**Work to be completed**
Filter the listing below and copy every line that contains the string "JSON". Treat the match as case-sensitive.

--- Start of Provided data ---

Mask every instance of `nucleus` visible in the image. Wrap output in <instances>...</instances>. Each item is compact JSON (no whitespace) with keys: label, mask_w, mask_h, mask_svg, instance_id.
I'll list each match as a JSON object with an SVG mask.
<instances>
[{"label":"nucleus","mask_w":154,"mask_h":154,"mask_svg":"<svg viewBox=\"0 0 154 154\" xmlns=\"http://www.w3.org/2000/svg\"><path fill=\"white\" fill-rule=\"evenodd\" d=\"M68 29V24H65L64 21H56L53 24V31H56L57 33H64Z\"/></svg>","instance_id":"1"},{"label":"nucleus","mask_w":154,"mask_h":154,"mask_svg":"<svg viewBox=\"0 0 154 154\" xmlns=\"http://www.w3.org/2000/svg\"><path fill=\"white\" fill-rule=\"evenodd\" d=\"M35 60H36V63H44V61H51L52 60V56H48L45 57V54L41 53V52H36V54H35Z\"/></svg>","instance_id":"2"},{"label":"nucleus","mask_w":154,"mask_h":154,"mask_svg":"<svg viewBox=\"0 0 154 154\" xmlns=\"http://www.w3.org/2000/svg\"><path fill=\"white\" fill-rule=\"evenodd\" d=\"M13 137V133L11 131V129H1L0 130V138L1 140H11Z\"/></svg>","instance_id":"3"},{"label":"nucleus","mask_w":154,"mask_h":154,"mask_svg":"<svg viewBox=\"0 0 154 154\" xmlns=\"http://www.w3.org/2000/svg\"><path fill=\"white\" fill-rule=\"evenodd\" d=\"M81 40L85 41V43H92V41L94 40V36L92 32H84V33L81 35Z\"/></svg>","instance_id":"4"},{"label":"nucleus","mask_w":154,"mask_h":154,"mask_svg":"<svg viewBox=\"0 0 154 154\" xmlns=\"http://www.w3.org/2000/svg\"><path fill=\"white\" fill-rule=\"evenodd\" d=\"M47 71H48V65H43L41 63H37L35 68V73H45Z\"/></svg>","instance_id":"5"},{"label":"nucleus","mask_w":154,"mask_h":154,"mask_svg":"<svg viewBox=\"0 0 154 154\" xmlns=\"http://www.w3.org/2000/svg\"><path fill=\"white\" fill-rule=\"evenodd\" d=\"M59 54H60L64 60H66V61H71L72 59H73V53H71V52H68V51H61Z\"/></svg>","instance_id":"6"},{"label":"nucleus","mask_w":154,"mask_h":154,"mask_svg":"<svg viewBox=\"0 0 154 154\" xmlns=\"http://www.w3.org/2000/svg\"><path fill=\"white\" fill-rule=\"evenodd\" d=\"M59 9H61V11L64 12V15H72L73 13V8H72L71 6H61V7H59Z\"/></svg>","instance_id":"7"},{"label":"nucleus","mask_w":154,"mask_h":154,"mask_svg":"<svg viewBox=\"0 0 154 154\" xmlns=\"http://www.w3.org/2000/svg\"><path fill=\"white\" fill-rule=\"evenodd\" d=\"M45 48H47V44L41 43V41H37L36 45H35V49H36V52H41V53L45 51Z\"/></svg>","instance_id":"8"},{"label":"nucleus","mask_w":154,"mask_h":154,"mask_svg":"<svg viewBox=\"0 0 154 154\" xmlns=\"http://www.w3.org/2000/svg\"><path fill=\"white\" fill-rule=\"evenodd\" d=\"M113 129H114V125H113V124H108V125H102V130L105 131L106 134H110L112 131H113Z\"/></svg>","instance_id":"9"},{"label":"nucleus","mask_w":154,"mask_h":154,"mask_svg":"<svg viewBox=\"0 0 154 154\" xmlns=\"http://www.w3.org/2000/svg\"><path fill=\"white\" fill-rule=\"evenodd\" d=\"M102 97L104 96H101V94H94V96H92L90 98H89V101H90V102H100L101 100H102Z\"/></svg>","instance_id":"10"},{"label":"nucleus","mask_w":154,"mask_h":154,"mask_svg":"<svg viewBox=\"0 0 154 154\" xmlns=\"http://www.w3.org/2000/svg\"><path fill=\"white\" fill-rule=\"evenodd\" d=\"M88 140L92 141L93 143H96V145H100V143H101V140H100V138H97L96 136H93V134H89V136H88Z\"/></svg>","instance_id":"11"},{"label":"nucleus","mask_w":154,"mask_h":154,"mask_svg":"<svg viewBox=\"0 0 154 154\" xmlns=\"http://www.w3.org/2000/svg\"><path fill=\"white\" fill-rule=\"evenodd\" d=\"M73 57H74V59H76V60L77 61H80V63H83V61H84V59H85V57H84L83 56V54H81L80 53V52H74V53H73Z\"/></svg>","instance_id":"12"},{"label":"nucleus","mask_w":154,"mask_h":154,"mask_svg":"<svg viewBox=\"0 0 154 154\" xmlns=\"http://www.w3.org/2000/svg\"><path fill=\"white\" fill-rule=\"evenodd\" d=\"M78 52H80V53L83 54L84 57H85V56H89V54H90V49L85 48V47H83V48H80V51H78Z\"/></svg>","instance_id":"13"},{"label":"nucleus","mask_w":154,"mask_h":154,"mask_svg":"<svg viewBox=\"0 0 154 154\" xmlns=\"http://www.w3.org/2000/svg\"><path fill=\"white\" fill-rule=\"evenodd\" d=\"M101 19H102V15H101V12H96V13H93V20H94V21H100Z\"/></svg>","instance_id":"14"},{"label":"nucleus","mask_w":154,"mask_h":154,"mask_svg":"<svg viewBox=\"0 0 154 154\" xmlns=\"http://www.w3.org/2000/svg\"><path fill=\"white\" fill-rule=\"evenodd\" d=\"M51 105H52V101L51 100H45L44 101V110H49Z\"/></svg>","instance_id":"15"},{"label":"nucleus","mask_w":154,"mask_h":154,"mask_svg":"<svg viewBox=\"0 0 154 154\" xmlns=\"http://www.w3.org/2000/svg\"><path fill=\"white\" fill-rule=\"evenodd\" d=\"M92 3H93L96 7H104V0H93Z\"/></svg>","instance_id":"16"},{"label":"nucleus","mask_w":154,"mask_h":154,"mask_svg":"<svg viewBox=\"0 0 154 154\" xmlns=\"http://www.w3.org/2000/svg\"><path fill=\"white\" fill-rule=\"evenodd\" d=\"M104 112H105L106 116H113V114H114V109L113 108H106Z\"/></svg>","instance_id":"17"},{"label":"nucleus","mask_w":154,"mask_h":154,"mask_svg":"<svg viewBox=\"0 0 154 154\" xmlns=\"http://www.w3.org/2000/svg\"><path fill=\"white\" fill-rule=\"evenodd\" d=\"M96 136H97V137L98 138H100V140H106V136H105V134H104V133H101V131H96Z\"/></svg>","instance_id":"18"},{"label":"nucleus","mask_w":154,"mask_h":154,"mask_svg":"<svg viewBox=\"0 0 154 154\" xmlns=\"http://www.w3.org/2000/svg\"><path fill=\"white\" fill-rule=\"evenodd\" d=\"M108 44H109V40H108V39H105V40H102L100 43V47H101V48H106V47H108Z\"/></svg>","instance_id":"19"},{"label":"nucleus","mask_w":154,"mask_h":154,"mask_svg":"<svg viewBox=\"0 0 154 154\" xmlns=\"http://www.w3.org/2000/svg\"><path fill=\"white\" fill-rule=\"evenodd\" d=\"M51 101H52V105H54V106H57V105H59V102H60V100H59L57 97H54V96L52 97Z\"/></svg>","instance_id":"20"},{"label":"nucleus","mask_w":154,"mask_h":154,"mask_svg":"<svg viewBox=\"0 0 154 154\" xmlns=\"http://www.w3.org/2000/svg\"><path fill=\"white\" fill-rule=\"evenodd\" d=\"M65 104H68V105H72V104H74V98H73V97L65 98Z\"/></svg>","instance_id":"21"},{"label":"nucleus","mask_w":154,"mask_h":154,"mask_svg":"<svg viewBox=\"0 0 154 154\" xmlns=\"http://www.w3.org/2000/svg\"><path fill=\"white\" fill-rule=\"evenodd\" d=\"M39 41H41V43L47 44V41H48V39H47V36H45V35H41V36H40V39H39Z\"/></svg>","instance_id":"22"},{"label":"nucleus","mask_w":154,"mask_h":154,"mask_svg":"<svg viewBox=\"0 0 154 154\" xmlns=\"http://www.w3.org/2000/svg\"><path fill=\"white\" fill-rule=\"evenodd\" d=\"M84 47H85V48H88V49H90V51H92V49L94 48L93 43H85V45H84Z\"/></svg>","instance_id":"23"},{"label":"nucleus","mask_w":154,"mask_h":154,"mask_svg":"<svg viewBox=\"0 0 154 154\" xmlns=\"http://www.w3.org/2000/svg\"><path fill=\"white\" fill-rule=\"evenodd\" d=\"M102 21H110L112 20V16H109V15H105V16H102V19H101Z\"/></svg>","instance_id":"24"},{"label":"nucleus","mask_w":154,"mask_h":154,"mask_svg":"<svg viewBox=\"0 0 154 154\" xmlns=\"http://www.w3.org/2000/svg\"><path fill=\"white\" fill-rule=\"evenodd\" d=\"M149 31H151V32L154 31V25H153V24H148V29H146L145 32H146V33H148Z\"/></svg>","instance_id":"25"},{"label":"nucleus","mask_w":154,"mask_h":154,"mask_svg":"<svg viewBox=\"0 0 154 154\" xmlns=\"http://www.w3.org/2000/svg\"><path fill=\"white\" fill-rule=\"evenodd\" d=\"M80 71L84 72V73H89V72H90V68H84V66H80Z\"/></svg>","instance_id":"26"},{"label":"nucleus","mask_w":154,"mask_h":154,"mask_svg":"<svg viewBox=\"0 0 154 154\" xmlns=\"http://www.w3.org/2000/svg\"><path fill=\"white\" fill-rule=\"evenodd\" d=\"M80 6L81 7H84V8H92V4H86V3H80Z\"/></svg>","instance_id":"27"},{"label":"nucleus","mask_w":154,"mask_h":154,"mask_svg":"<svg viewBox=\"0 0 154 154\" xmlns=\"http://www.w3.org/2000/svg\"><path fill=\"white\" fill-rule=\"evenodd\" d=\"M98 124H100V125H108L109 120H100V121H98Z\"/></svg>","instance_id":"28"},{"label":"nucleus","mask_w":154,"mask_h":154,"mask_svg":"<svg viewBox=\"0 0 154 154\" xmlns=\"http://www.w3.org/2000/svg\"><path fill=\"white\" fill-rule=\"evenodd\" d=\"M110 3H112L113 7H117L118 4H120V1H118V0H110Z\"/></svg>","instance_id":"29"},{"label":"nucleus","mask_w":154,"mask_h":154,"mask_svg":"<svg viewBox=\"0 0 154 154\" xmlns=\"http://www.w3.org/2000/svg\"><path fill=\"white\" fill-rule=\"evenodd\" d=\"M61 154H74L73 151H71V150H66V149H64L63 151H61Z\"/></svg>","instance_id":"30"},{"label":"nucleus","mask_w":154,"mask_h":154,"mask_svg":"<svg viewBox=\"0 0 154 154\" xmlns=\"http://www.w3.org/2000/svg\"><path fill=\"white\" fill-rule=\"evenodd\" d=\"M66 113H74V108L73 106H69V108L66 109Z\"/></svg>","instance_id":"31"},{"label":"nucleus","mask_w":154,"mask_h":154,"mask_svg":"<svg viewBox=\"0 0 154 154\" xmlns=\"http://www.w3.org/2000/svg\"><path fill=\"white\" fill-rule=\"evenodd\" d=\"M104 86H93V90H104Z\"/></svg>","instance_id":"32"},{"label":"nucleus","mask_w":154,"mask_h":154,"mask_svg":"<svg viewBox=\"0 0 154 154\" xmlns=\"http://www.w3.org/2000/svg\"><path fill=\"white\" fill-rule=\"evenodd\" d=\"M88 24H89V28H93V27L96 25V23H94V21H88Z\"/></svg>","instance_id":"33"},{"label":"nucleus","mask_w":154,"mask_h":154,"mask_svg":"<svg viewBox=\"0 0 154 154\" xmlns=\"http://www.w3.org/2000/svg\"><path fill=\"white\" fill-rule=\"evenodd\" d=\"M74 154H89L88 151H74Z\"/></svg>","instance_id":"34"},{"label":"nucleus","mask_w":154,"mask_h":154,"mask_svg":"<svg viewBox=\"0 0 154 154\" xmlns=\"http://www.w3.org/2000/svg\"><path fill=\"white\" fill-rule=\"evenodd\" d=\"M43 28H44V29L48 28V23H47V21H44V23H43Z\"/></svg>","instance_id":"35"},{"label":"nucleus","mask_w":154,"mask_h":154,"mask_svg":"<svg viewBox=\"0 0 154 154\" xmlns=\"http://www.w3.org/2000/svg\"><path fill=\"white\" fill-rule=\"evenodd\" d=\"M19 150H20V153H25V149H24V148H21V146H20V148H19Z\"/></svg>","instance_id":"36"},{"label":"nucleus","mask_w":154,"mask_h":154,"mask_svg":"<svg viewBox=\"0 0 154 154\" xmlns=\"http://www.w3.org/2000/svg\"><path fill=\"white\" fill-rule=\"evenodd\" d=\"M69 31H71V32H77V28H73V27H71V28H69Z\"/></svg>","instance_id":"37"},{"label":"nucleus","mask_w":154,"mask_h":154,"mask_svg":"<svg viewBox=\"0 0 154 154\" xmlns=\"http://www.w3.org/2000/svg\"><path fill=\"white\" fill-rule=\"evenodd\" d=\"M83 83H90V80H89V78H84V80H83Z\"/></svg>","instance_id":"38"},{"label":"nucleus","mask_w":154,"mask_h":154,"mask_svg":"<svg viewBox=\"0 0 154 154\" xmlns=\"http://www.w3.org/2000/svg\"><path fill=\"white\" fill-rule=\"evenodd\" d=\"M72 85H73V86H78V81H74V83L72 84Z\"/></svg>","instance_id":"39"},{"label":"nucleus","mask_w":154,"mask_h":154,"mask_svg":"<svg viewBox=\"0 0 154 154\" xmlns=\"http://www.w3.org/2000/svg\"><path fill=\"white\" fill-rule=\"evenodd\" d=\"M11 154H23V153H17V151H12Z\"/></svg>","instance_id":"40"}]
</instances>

--- End of Provided data ---

**Exercise output**
Mask every instance of `nucleus` visible in the image. Wrap output in <instances>...</instances>. Each item is compact JSON (no whitespace) with keys: label, mask_w, mask_h, mask_svg, instance_id.
I'll list each match as a JSON object with an SVG mask.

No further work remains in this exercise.